» **PAGE TEXT**:
· · · · · · ·
Showing posts with label memories. Show all posts
Showing posts with label memories. Show all posts

Tuesday, November 29, 2011

unbind me

I am so tired of people walking all over me. It makes me question myself, my integrity. I remember I had a 1 night stand once, I was unaware that it was a one night stand. I remember clearly the awkwardness I felt when I woke the next day. I turned to kiss her and with that she turned her face. I was devastated but tried not to show it. I got into my car and cried like a baby, realising I would never touch her again. I think I became a little obsessive for a while, just slightly. I honestly don't do rejection very well. She was a direct link to my social circle so it wasn't like I could avoid her and if I recall I tried to kiss her almost every time. I guess it was also because I had gone through an ugly break up before her and when we romped around in her beautiful bed together, it took all that hurt away. I believe this was the time in my life when I just discovered cocaine and after her the cocaine became my lover for a while. The point is when I finally let go of this one night stand, I wrote her a poem (yes yes) and she was aware of my new party life, photographer image I had going for myself. So what she said to me in parting has stuck with me to this day, I often repeat it to myself, she may of harmed me and I went into it with all the risks as she's one of those 'straight' girls. She said to me "Carey don't loose your integrity" and so I sit here asking myself today, "don't loose your integrity??" It is amazing what sticks with you, unbeknown to her that sentence has often guided me.


I guess one night stands aren't all that bad, I'm just not the kind of person who can do them with integrity.  


In the beginning I said, I'm sick of people walking all over me, I am soft my nature,caring all or nothing for those I love, mostly everything and these parts of me are probably exactly why I need to pay more attention to myself and who i let in to my life. Maybe I'm walked all over because I allow it or maybe I'm just entwined with the wrong people? Time will tell. I do however need to set more boundaries for myself, if they were more defined I would be stronger, have more power.


to boundaries---- a concept I have been working on for many many many years.

Saturday, November 12, 2011

my random is my random

this song is how I feel, a sum up:



It's in motion. The slowness of my very being. The thug that slaps me with his bag hand, my nose bleeds, I just stand there for a while and stare before i feel the saliva sliding in the back of my throat preparing like a weapon to catapult its spit into his face. My backhand is wet and disgusting, gargled with a sting. Aware the entire time the exact result It will encourage. A blow to the stomach and whack, i feel my knees on the cold ground, I don't cry, I scream words unbeknown to my realm of my nature at the time. My face leveled with his crotch, my little fist launches.
and fade to red, thick bright red.


This could be the description of anything, couldn't it.


it took me 3 hours to find five cardboard boxes. I'm sometimes even to shy to ask a random stranger if they have spare boxes, so I find myself driving all over the country side casing the right joint until I find who I think looks like the kindest person and in the end it paid off, after hours of endless searching i ended up at opposite to where I live with a funny old lady, kind as nan. The two of us were in a crate rummaging through boxes trying to find the biggest and the strongest, the sight was a pretty one of sorts, memorable. Literally pulled the neatly packed boxes from the back building towers until we got what I needed, the place was left looking like a dump. I do know how to leave my mark.


I am so out of sorts I hardly recognise if I am living sometimes and then others I am so alive I feel total on top and over, how is it that I feel these both combined: oh right there is that.
· · · · · · ·
» **SUPPLIED MATERIAL**:
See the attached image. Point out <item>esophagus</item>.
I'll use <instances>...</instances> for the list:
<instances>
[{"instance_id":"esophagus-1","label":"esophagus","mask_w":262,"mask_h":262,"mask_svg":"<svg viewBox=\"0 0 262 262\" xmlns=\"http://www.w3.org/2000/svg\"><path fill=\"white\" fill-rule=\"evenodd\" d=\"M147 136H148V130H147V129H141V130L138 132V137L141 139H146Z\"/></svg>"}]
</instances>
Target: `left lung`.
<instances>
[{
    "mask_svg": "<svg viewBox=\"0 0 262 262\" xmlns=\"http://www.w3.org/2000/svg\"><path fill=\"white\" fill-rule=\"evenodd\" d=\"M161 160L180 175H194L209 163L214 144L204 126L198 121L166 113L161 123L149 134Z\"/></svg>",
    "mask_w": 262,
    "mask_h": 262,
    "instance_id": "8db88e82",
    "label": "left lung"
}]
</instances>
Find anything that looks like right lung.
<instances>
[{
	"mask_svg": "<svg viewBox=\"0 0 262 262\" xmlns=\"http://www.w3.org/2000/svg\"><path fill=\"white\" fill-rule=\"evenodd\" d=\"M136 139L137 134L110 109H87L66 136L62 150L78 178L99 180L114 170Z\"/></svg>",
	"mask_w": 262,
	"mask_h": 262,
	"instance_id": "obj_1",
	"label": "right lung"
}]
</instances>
· · · · · · ·
» **TASKS**:
A – Repeat the stretch of the blog entries from "and fade to" through "leave my mark.".
B – Render this sentence from the blog entries into Spanish: "I remember clearly the awkwardness I felt when I woke the next day."
C – Write the next part of the blog entries, beginning after their final sentence.

» **ANSWERS BY TASK**:
A –
and fade to red, thick bright red.


This could be the description of anything, couldn't it.


it took me 3 hours to find five cardboard boxes. I'm sometimes even to shy to ask a random stranger if they have spare boxes, so I find myself driving all over the country side casing the right joint until I find who I think looks like the kindest person and in the end it paid off, after hours of endless searching i ended up at opposite to where I live with a funny old lady, kind as nan. The two of us were in a crate rummaging through boxes trying to find the biggest and the strongest, the sight was a pretty one of sorts, memorable. Literally pulled the neatly packed boxes from the back building towers until we got what I needed, the place was left looking like a dump. I do know how to leave my mark.

B – Recuerdo claramente la incomodidad que sentí cuando desperté al día siguiente.

C –
I feel so deeply about everything and people who I pass, personal personal feelings about people who know me and I know nothing about. I feel as if I can not breathe sometimes.
I sometimes meet someone in the parking lot and i believe all sorts of wayward absurdities. Grounded? phew, i know no such thing,.


I'm not going on about this again.


 So I opened with Nirvana which is how Ive been feeling but also I couldn't decide between lithium and rape me (as i have been nirvana head today) (you could without a doubt say that my taste in music has so many ranges and genres with such drastic differences (wait a minute I'm not on a dating website here why am i explaining or describing, itchy typing fingers) ANYWAY, I leave with a video which is something I think about not only today but everyday;) naturally, (see these two songs/videos are a prime example of how my moods work with In the space of 5 minutes, I'm depressed,I'm horny, I'm happy, I'm sad, I'm angry, I'm jealous, I'm exuberant.....)
\
This is HOT:

Thursday, November 3, 2011

message revealed

I found myself compelled to making those paper things I used to make all the time at school, I searched everywhere on the Internet trying to place a name to this game and nothing, I cant find anything. It gets me thinking when you don't know what you're searching for how will you ever find it, and this is how I feel.


It came up as I was thinking about all the games we used to play as children, Ta , Jussie and I. Only they were not games they were so real for us. Every character we took on became us or we them. Call it escape call it pleasure but I most definitely call it my safe world, even though some of those games were far from safe. We or I could be anything, anything: from singer to cowboy/girl to platoon leader to anaconda to writer to Australian, to pirate , I was , we were a trip and our trip was unlimited, we were gifted with imagination. our booby traps were colourful, but we would always warn the one of what we were in for.
I remember when we played very magical games in my grandparents garden, the garden turned into magical landscapes and as I sit here typing now I remember monkeys that could fly and soldiers who tried to kill me or take me, I remember castles at the mulberry bush, I remember the swimming pool being a swamp with 2 headed creatures or depending on the game a , other times the pool would be enchanted by a light such as the blue grotto, it would give us life.
These games went on, we rode stallions and unicorns, we bounced instead walked, we wrestled in mud, when we ate mulberries we called it our gummiberry juice and everything became speed motion, we spoke faster,walked faster, circled and fell to the ground, when we climbed trees we climbed into the clouds and lay there for hours just dreaming. When we swam we could breathe under water, we could dive through the air without landing, we could we could I should I can!


Is it okay to miss my past, everyone always tells me to get over it,get on with it,move on. Fuck that, whats wrong with remembering,we have been given memories because its a part of us,its a part of me and I choose not to forget, any of it, nothing- because its me(a part of me) I get live in the now. But should i feel guilty every time i wander to the then just because Ive heard so often don't look back look forward: I SAY FUCK THAT, why cant I do both? And lets not forget instead of everyone always telling me to look forward, right now I'm looking down and quite frankly I would rather be here, now if I can, but still look back a little,look forward a little: balance?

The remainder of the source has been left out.